To generate a sample, you can run the GenerateSolutions.py script. For example, to run generation with four samples per problem on the openTO test set on 8 GPUs you can run:
accelerate launch --config-file ./accelerate_configs/LDM.yml --num-processes=8 -m scripts.GenerateSolutions \
--n_samples 4 \
--splits test\
--output_path GeneratedSamples.pkl \
--guidance_scale 2.0 \
--batch_size 64 \
--num_sampling_steps 20 \
--ddim
You can see the argument list for the script if you run it with help.

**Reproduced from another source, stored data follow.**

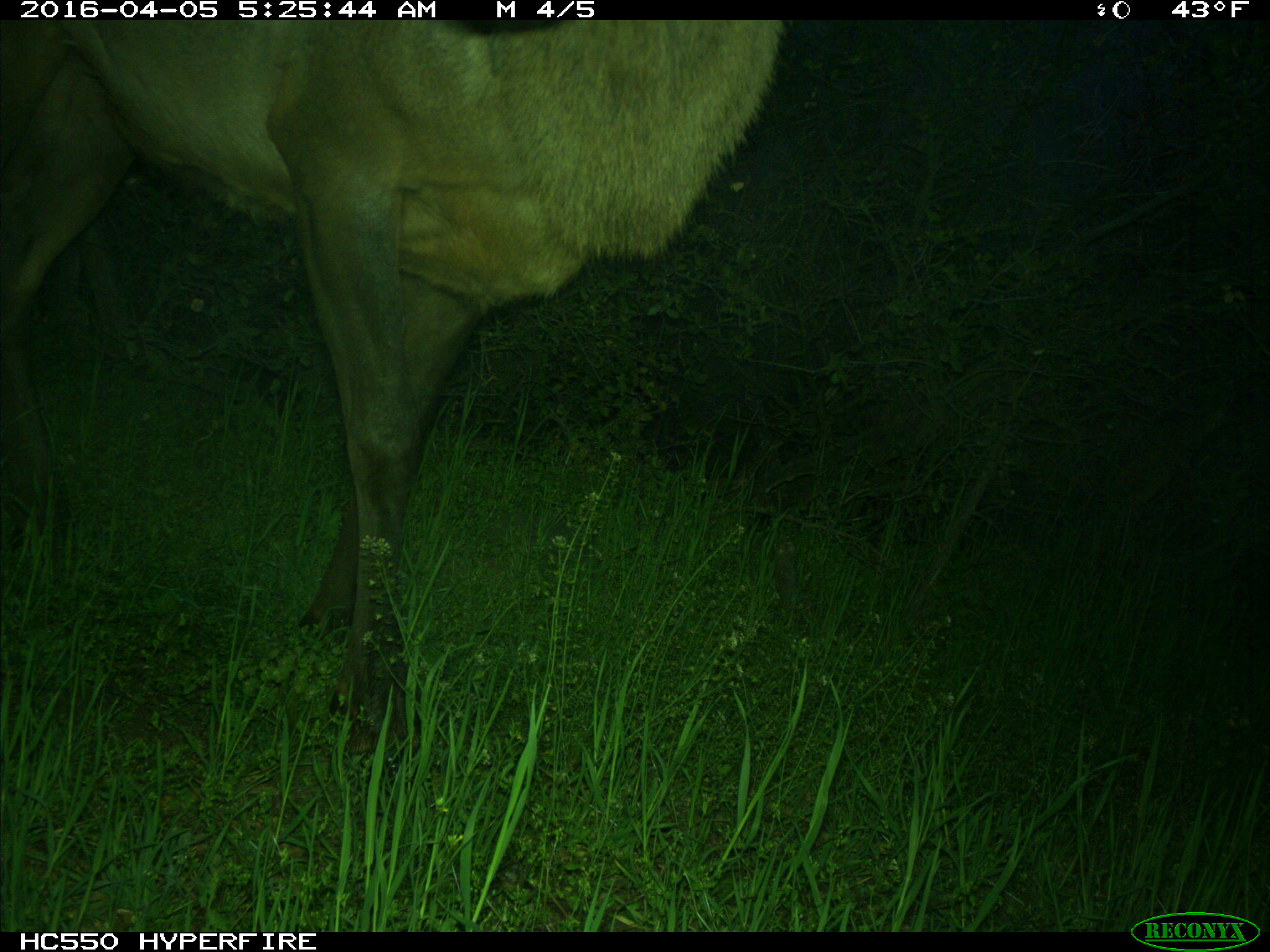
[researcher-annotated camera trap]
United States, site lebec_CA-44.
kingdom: Animalia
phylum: Chordata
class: Mammalia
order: Artiodactyla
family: Cervidae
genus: Cervus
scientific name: Cervus canadensis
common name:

To run an evaluation on the samples generated, you can either simulate samples on a CPU or a GPU. The scripts associated with each one are RunComplianceTest.py and RunComplianceTestCPU.py, respectively. To run an evaluation on the above generated samples on GPU, you can run:
python -m scripts.RunComplianceTest \
--splits test \
--generations_path GeneratedSamples.pkl \
--num_workers_per_gpu 8 \
--few_steps \
--output_path ComplianceResults.pkl
The code will print the final statistics we report in the paper. You can run the CPU code with the same arguments, except instead of --num_workers_per_gpu you would pass --num_workers.